Spatial data with images
++++++++++++++++++++
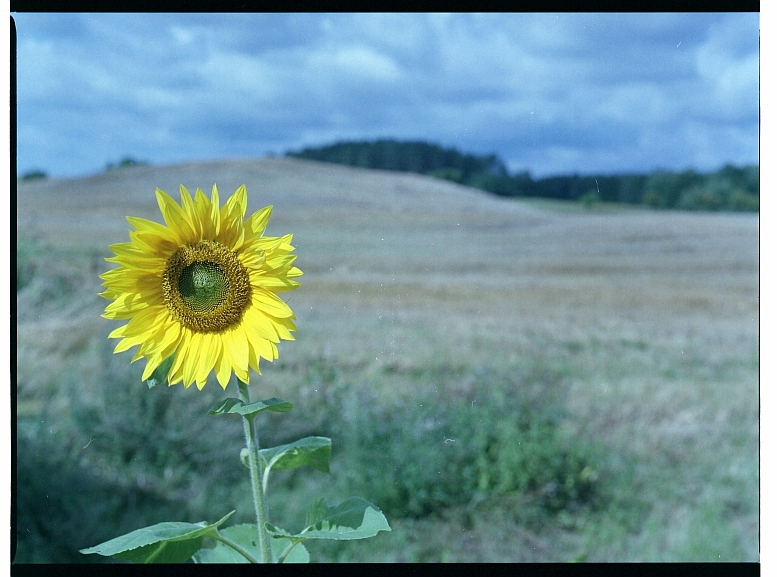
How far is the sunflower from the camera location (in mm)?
537

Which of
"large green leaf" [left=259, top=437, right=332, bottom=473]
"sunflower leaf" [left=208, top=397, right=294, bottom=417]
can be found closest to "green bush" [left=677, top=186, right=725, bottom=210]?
"large green leaf" [left=259, top=437, right=332, bottom=473]

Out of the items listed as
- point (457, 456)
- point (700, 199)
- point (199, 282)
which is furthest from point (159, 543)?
point (700, 199)

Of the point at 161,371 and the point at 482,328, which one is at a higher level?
the point at 161,371

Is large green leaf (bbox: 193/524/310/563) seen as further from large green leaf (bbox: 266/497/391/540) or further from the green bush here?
the green bush

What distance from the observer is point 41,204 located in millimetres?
2291

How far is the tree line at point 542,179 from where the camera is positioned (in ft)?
7.02

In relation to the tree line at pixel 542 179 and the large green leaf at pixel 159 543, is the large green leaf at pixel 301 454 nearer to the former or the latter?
the large green leaf at pixel 159 543

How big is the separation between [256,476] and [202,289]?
142 millimetres

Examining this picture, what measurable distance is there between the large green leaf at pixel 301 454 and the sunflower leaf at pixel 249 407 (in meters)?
0.11

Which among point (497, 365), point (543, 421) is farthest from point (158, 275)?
point (497, 365)

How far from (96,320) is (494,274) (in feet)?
4.14

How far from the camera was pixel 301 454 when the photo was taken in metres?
++++++++++++++++++++
• **Directions for this task**
Render the records from the line containing "Which among point" through the end of the records as a JSON list of strings, with one string for each line and blank lines omitted.

• **Response below**
[
  "Which among point (497, 365), point (543, 421) is farthest from point (158, 275)?",
  "point (497, 365)",
  "How far from (96,320) is (494,274) (in feet)?",
  "4.14",
  "How far from the camera was pixel 301 454 when the photo was taken in metres?"
]